Summarizing requirements

  1. Low maintenance - Configs that apply to one or many robots should be changed once. Configs used in multiple places (joint max velocity applying to multiple joints) can be changed in one place, Configs can be calculated from other configs (max linear velocity given max wheel velocity)
  2. Get the correct config for Hardware X, Customer Y, instance Z
  3. Easily deploy changes to configs to all your robots. Not impacted by robots being offline. Requires either pull from robot or push with smart automatic retry.
  4. Sync config changes to your main code releases

Adding a few requirements of my own

  1. Versioned and traceable - Know what config was on what robot when
  2. Robust - auto rollback config and code if one fails.
  3. Scalable - deployment times from 1 robot to X robots does not increase linearly
  4. Testable - If it deploys in dev and test I know it will pass in production

What other requirements would you add?

4 Likes

What would people think about keeping the configs closer to the code during deployment?

Assuming you deploy using docker I am imagining a process that for each robot would generate a unique docker file and push a unique image.

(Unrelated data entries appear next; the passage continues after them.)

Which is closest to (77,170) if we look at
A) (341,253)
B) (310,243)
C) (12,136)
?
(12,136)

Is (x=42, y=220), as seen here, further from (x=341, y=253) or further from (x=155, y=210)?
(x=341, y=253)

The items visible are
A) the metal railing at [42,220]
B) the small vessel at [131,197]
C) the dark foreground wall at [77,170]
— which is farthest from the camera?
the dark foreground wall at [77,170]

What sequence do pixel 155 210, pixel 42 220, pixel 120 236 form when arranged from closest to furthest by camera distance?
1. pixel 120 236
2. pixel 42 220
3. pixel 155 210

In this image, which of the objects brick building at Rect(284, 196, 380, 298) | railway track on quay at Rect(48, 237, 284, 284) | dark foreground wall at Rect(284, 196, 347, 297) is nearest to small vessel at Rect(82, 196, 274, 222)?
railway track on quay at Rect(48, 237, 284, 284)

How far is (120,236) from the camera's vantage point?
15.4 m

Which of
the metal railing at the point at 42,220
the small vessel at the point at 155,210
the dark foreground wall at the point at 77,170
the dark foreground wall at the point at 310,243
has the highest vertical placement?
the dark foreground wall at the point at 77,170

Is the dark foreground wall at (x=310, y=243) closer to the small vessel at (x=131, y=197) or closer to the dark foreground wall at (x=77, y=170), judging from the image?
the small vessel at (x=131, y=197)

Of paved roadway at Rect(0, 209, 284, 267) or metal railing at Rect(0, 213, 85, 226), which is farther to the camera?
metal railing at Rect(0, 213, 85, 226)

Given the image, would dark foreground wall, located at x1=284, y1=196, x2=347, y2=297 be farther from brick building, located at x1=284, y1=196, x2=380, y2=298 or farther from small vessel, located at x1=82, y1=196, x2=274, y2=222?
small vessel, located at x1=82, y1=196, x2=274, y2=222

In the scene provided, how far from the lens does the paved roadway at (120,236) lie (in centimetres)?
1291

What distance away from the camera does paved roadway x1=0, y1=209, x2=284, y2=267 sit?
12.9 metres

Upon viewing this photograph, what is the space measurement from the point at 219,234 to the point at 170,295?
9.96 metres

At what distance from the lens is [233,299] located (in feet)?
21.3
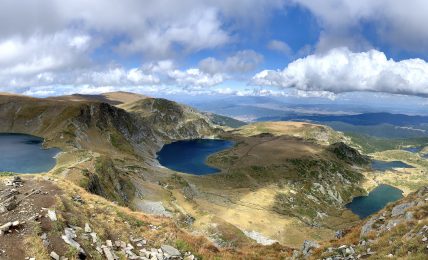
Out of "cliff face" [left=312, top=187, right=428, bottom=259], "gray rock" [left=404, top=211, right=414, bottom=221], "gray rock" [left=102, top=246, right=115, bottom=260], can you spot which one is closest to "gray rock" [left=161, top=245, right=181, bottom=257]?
"gray rock" [left=102, top=246, right=115, bottom=260]

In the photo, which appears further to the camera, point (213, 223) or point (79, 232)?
point (213, 223)

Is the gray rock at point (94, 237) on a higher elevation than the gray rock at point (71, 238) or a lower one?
lower

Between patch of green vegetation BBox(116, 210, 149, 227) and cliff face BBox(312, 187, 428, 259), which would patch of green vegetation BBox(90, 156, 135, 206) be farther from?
cliff face BBox(312, 187, 428, 259)

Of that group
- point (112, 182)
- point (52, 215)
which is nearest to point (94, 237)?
point (52, 215)

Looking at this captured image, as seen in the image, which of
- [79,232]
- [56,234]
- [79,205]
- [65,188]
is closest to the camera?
[56,234]

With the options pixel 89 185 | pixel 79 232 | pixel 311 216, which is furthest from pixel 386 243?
pixel 311 216

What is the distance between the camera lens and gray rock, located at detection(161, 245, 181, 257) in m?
31.8

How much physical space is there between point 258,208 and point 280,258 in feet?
449

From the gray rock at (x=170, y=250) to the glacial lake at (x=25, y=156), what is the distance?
10239 cm

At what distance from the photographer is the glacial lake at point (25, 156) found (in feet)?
412

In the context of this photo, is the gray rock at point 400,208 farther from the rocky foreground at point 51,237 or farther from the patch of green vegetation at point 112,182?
the patch of green vegetation at point 112,182

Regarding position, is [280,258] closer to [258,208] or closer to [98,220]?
[98,220]

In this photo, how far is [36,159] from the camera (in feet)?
468

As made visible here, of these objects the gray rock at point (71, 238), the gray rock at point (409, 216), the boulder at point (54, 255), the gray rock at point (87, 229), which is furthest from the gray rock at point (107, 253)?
the gray rock at point (409, 216)
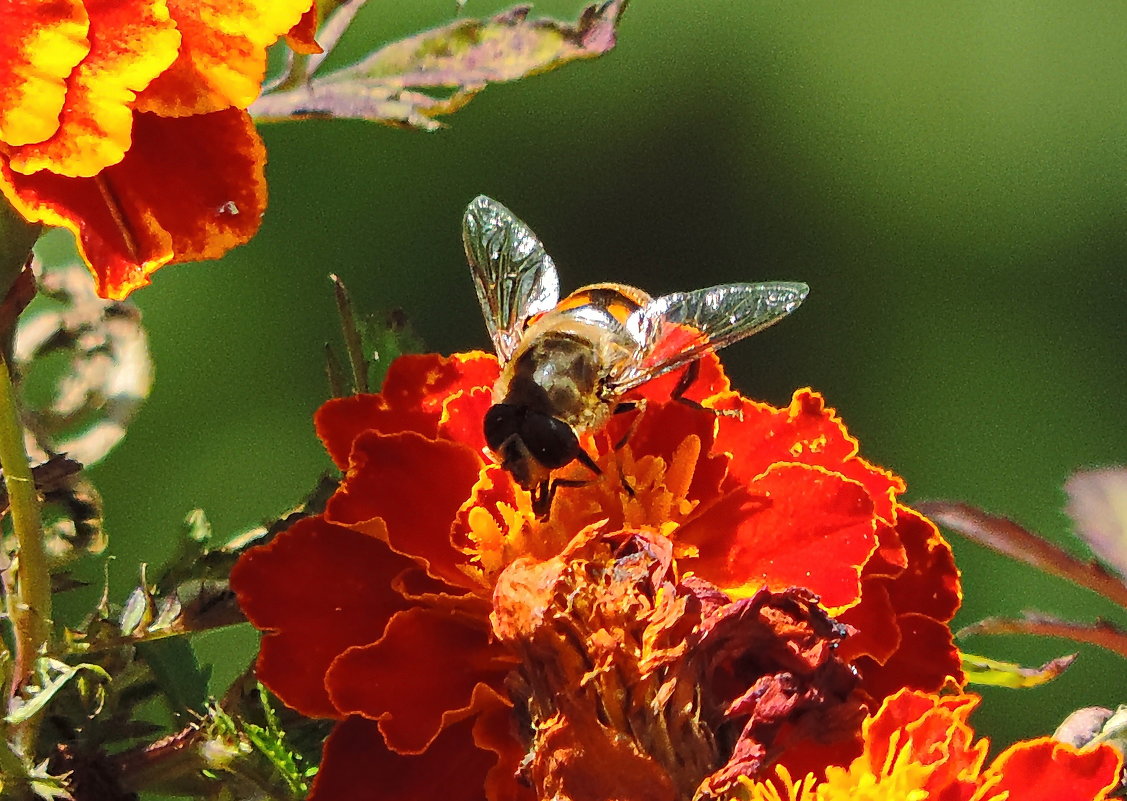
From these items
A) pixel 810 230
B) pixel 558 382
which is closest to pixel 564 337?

The docker file would be pretty straight forward

from myapp:1.0
COPY model_specific_configs/{$model}.yaml /etc/opt/myapp/model_specific_config.yaml
COPY customer_specific_configs/{$customer}.yaml /etc/opt/myapp/customer_specific_config.yaml
COPY robot_specific_configs/{$target_hostname}.yaml /etc/opt/myapp/robot_specific_config.yaml

On the robot side - assuming you have some job or script to pull and apply latest images:

docker pull myapp:1.0

would turn into

docker pull myapp:1.0-${hostname}

Other management tools that deploy docker today could insert the target hostname

Some challenges that come to mind:

  • pushing a bunch of big images - With the way I understand docker layers to work I believe you would actually just be pushing the config layers.
  • number of tags - As of 2015 there was not documented limit to number of tags - just some things that time out in docker and Hub UI when they try to pull all tags for an image and you have >100 tags. I wonder if this is still an issue 9 years later?